[RECORD EXTRACTS]:

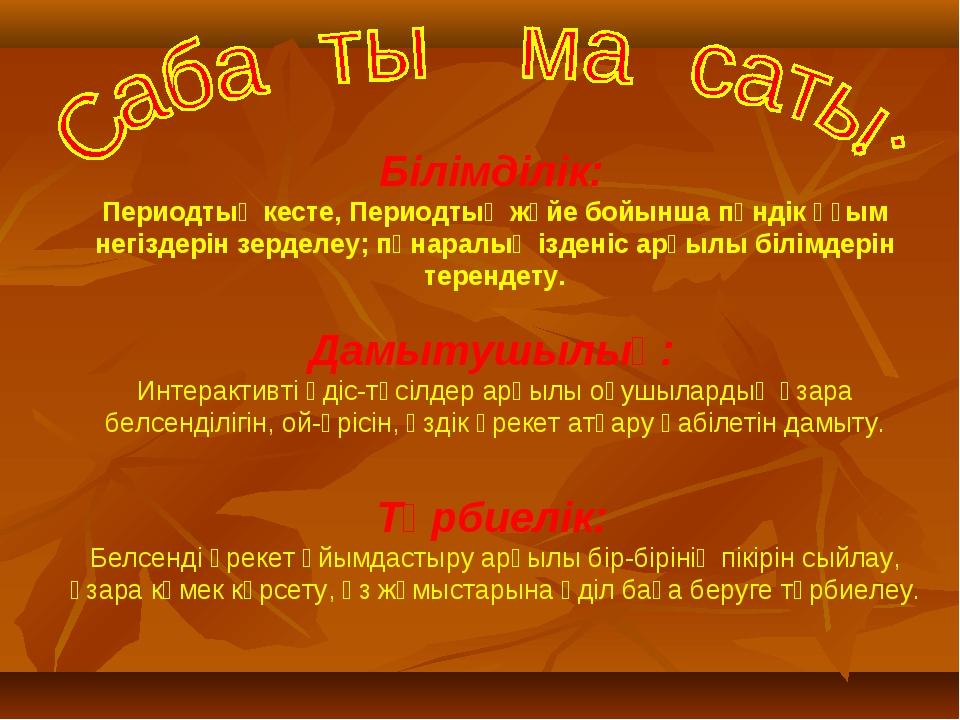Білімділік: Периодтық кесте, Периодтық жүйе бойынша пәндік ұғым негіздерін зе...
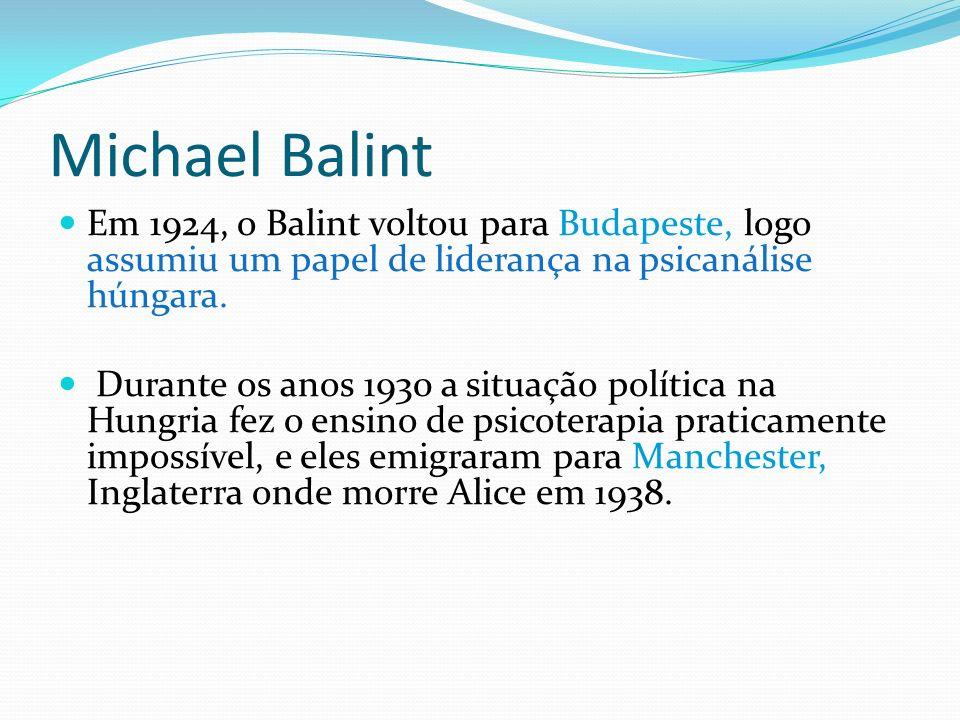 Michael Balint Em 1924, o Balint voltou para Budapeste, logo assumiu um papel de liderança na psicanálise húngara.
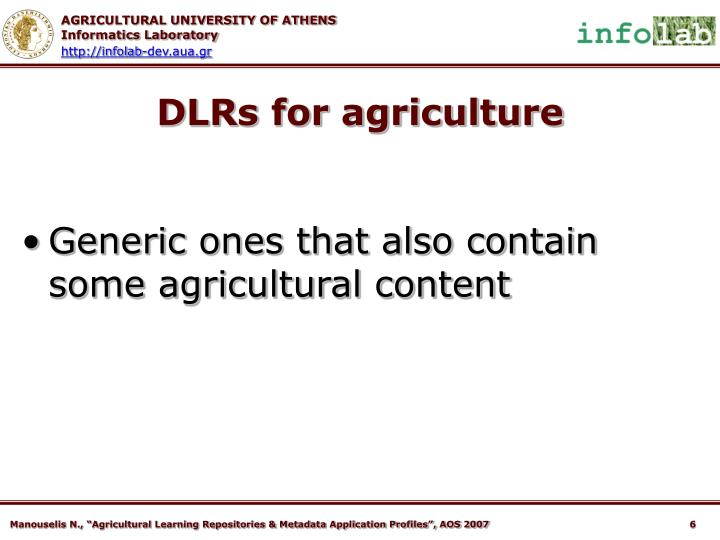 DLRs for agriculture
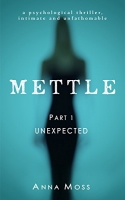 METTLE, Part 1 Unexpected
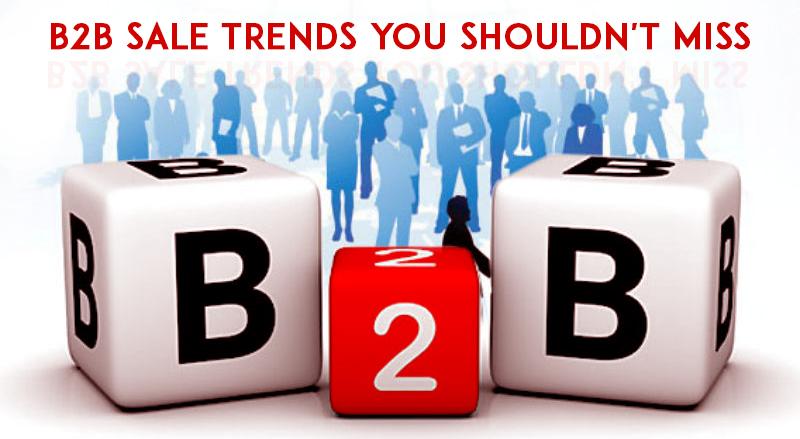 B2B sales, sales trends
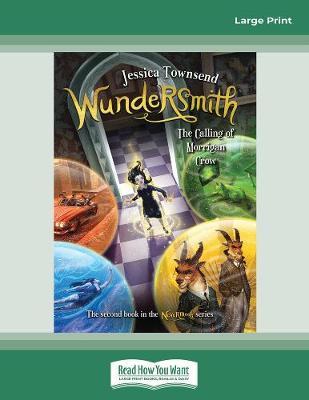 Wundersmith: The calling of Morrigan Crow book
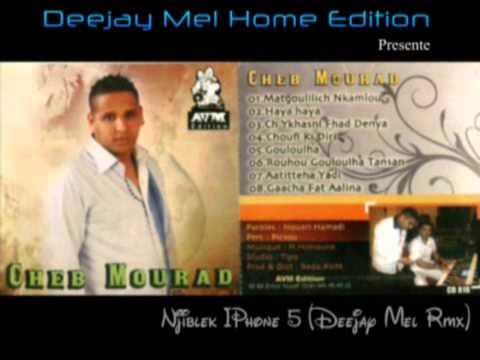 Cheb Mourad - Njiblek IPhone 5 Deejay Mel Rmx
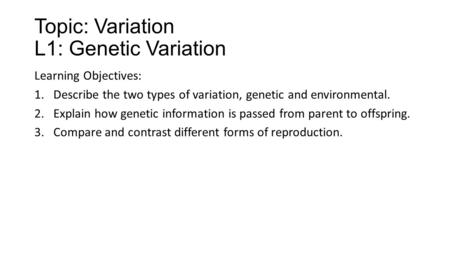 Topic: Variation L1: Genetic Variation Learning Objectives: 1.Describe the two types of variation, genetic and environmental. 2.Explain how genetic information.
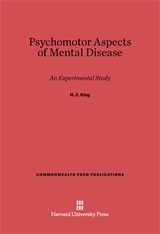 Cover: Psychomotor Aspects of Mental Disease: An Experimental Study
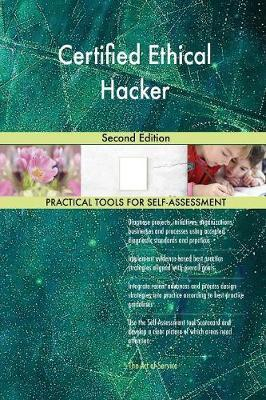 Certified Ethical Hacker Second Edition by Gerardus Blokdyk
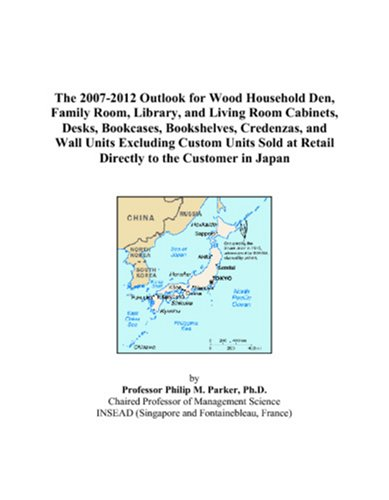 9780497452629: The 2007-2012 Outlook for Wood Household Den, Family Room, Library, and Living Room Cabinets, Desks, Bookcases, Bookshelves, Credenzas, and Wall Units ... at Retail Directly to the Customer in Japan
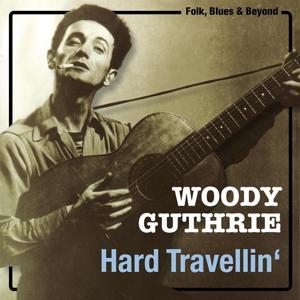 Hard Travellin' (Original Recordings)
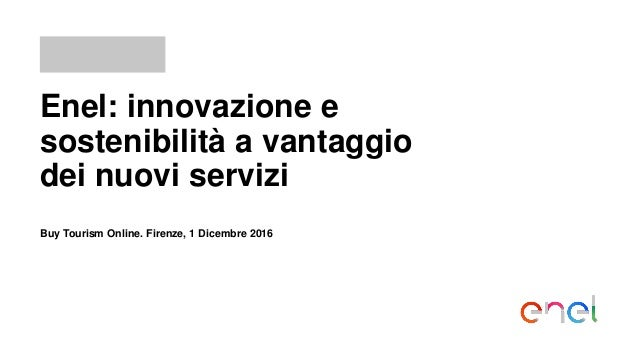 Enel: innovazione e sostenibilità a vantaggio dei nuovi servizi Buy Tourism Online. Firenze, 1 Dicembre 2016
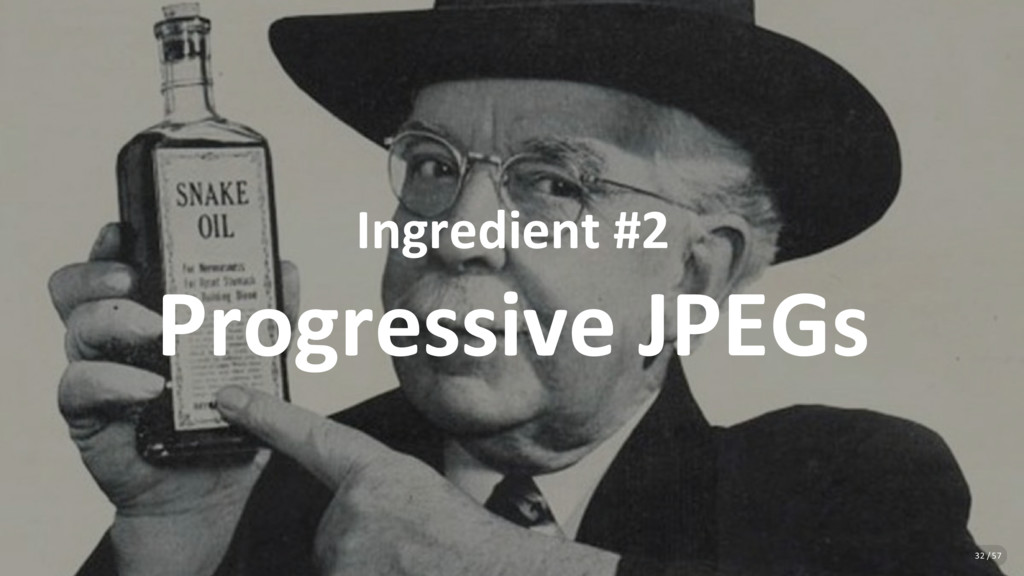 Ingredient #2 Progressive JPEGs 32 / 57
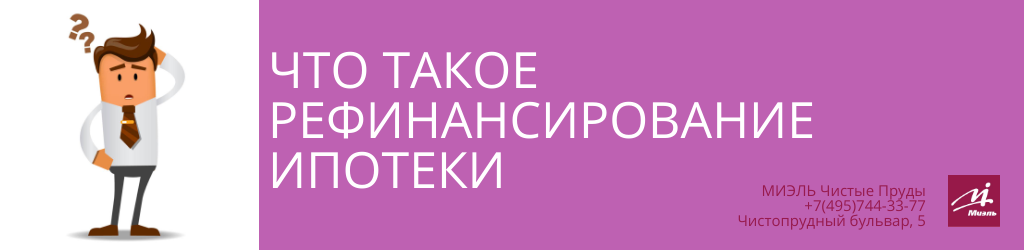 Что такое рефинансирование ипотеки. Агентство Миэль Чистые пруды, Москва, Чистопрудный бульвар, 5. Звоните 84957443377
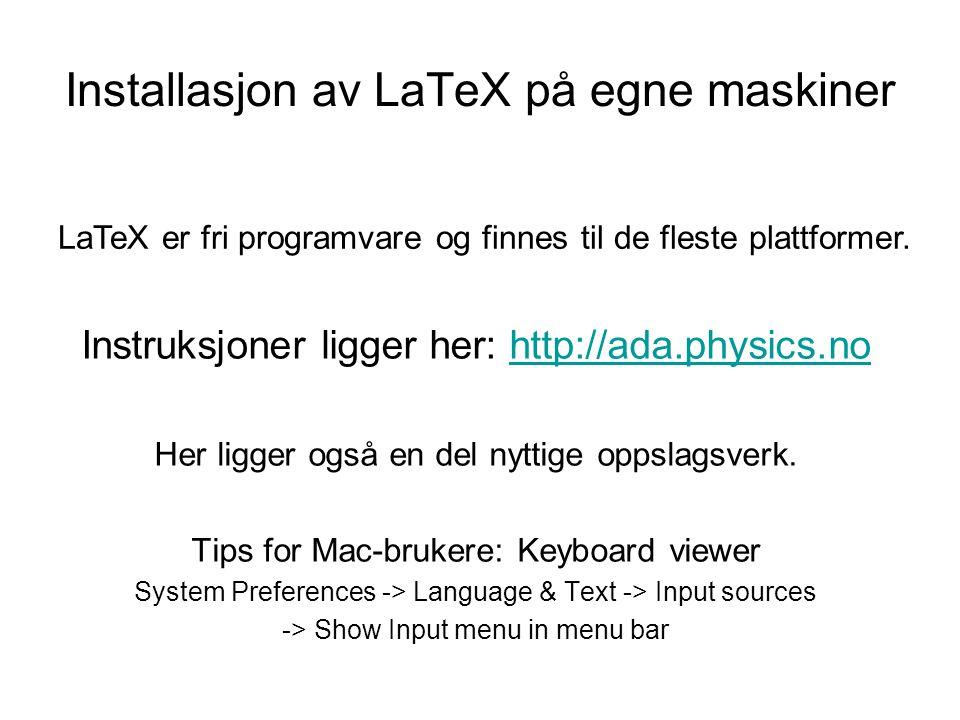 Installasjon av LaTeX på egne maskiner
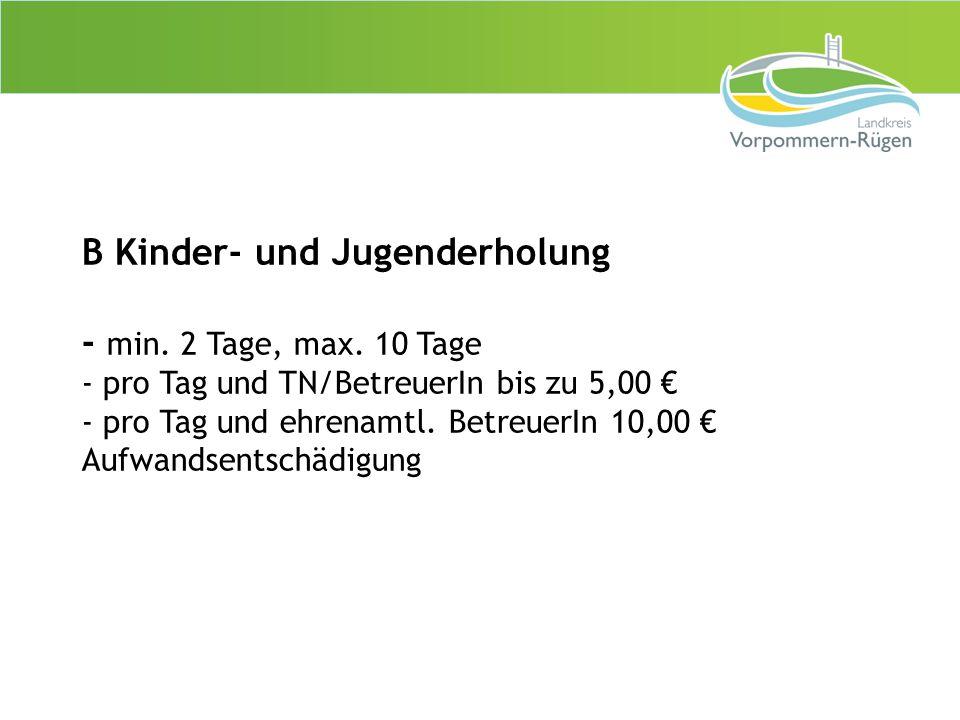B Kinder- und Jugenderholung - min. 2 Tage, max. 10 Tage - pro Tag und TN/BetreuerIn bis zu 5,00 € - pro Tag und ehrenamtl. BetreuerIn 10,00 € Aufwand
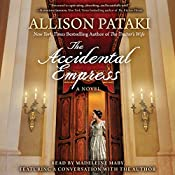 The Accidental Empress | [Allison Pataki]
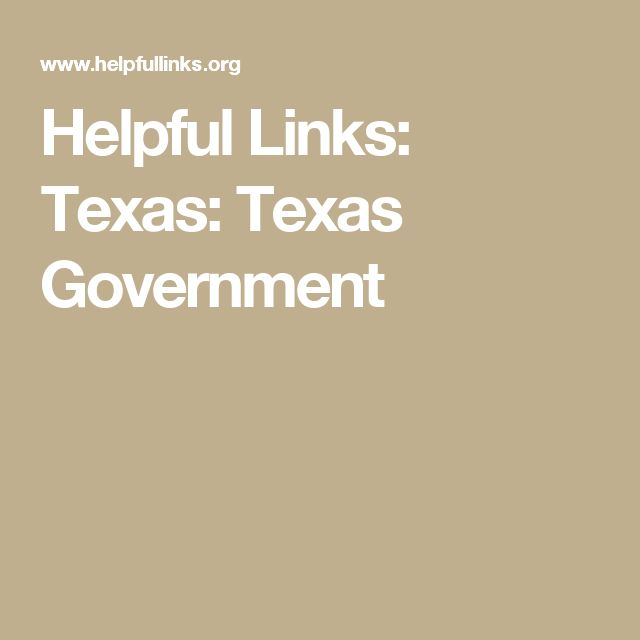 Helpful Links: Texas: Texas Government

[WORK TO BE COMPLETED]: A verbatim reproduction is expected: starting at the line above that has "Certified Ethical Hacker", ending at the line that has "Installasjon av LaTeX på egne maskiner", both included, and with no pictures and no other lines.

[THE ANSWER]:
 Certified Ethical Hacker Second Edition by Gerardus Blokdyk
 9780497452629: The 2007-2012 Outlook for Wood Household Den, Family Room, Library, and Living Room Cabinets, Desks, Bookcases, Bookshelves, Credenzas, and Wall Units ... at Retail Directly to the Customer in Japan
 Hard Travellin' (Original Recordings)
 Enel: innovazione e sostenibilità a vantaggio dei nuovi servizi Buy Tourism Online. Firenze, 1 Dicembre 2016
 Ingredient #2 Progressive JPEGs 32 / 57
 Что такое рефинансирование ипотеки. Агентство Миэль Чистые пруды, Москва, Чистопрудный бульвар, 5. Звоните 84957443377
 Installasjon av LaTeX på egne maskiner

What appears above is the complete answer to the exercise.